The Prolonged Negotiation: Candy

My neighbor tipped me off to this technique this week. I’ve mistakenly been attempting to dose up my kid quickly and just get it over with, despite how frequently she spits it right back out. Turns out, it can take 15-20 minutes to drink one tsp of Tylenol but if it gets it into her system, then I am prepared to pack my patience. The lynchpin to the success of this technique is bribery – what do you have that the toddler wants ENOUGH that they will participate in said game? In my house, as I’m sure in yours, it’s candy. Oddly, it must have something to do with the shiny lid to the breath mints, but the Icebreakers pulled up from the rear as what I would consider the LEAST appealing “candy” into the biggest motivator this week, along with marshmellows or life saver gummies. Typically we would rotate through all three, take a sip, get a piece, take a bigger sip, get another piece, and so on. This technique, while painfully long, tends to result in the least amount of drama chez moi. Another small victory but this time for both parties – kid gets candy and medicine, parent gets medicated kid.

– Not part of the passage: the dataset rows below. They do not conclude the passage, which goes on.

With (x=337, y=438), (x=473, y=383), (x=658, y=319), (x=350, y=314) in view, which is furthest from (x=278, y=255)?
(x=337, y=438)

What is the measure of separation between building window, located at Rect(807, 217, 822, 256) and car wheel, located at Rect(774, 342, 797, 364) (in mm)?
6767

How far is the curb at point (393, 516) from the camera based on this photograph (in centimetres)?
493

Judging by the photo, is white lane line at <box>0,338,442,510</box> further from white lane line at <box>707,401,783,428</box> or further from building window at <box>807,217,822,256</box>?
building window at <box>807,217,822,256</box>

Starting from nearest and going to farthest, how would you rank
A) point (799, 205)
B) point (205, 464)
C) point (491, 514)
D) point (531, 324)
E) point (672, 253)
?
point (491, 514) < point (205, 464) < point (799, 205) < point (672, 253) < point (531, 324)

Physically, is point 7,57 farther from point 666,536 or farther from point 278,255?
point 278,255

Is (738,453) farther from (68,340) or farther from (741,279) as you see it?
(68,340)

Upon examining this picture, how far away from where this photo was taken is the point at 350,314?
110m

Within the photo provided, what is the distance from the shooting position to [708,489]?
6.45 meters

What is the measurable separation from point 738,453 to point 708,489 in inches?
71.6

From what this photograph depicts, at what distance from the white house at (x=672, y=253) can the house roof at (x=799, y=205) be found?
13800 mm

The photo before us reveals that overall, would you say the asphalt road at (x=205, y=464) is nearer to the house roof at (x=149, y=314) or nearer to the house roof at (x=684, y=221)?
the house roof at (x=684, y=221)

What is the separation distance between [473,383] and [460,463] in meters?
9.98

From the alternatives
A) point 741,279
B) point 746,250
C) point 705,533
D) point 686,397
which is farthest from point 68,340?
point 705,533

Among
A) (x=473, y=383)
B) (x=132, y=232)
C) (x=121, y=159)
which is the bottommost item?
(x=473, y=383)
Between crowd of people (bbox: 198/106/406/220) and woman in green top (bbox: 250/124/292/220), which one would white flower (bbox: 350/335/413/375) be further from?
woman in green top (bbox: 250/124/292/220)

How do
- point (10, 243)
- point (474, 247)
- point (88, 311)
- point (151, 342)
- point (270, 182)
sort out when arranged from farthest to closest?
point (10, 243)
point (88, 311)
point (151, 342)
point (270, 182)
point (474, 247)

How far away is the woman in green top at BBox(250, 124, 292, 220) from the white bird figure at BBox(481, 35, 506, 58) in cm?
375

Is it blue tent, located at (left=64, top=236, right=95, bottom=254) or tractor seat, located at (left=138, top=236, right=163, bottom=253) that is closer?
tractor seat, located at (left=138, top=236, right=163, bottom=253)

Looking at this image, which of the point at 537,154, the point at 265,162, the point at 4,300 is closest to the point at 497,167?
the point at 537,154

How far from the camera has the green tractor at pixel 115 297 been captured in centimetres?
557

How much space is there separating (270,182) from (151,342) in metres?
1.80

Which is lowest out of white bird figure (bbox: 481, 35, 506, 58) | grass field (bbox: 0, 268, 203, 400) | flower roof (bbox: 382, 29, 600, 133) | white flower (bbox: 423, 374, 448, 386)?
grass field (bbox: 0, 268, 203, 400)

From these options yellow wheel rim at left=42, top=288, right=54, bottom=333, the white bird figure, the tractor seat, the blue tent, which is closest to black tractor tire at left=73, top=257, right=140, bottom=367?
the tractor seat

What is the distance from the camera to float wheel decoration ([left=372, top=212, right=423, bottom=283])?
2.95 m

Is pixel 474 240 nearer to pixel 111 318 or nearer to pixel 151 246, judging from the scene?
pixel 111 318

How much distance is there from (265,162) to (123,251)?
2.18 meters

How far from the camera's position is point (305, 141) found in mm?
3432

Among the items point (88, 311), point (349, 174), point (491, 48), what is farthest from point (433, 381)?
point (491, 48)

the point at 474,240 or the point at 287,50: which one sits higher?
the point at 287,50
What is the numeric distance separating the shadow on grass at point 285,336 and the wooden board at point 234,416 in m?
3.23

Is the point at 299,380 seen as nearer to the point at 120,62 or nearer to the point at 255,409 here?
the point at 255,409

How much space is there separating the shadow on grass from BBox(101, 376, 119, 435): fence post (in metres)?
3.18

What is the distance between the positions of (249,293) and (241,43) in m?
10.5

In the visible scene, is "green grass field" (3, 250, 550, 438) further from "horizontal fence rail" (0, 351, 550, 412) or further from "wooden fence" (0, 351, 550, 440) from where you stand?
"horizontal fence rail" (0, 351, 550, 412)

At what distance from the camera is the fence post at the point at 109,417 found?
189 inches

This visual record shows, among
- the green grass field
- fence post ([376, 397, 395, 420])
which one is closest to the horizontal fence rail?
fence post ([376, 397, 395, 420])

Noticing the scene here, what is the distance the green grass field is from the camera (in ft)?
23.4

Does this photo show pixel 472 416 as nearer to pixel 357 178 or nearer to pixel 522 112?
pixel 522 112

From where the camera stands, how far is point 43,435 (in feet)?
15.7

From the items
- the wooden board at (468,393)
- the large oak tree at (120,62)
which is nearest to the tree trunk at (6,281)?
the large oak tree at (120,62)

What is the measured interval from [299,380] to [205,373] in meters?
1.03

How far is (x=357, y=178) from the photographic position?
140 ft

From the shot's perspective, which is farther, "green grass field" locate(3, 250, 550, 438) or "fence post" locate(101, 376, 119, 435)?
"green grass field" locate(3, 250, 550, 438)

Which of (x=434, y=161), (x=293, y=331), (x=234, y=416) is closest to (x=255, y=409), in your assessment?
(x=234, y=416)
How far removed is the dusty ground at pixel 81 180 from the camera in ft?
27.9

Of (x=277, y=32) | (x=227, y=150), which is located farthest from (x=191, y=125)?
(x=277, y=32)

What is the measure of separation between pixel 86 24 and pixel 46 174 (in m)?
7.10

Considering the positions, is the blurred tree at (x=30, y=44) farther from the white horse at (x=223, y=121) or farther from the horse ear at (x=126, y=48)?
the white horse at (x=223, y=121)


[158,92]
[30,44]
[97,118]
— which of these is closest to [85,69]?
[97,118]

Life savers, Icebreakers, Marshmellows & Medicine....all part of the fun

The O’Dark Thirty Slurpee: The Petri Dish of Deceit

 Finally, the piece de resistance, the most brilliantly executed scam to get her to take the medicine came from my prolonged brainstorming conference call with my mom. How to best get a sick, fever-ridden 3-year-old to take another dose of medicine at 2am when mommy’s reflexes are definitely not cat-like and no one has the patience for a prolonged candy negotiation yet it is critical that they digest another dosage so everyone can go back to sleep? This requires some advance work, some strategy and organizing all the tools to execute it properly. We discussed several options when finally my mom suggested the old faithful: Popsicle. Who ever says no to a popsicle? Even at 2am? So what did I do? Carefully considering the importance of her taking the entire dose and not diluting it too much with some kind of liquid, we agreed that I should cut a tip-off a popsicle, mash it up so it has the consistency of a slurpee, then put it back in the freezer. Then in the middle of the night, when she’s crying in my room, retrieve the petri dish of deceit from the freezer, quickly squirt the appropriate amount of Tylenol into the slurpee (clearly your tools and medicine is lined up ready for you), then innocently offer her a cool refreshing slurpee sip, which in the dark and their sleepy toddler haze, seems perfectly reasonable and quite lovely. It’s a win-win. This approach worked brilliantly for me, much to my great relief. I even lined it up ready for the next night but she fortunately didn’t need it.

Please tell me I am not alone in this agony. What techniques work for you?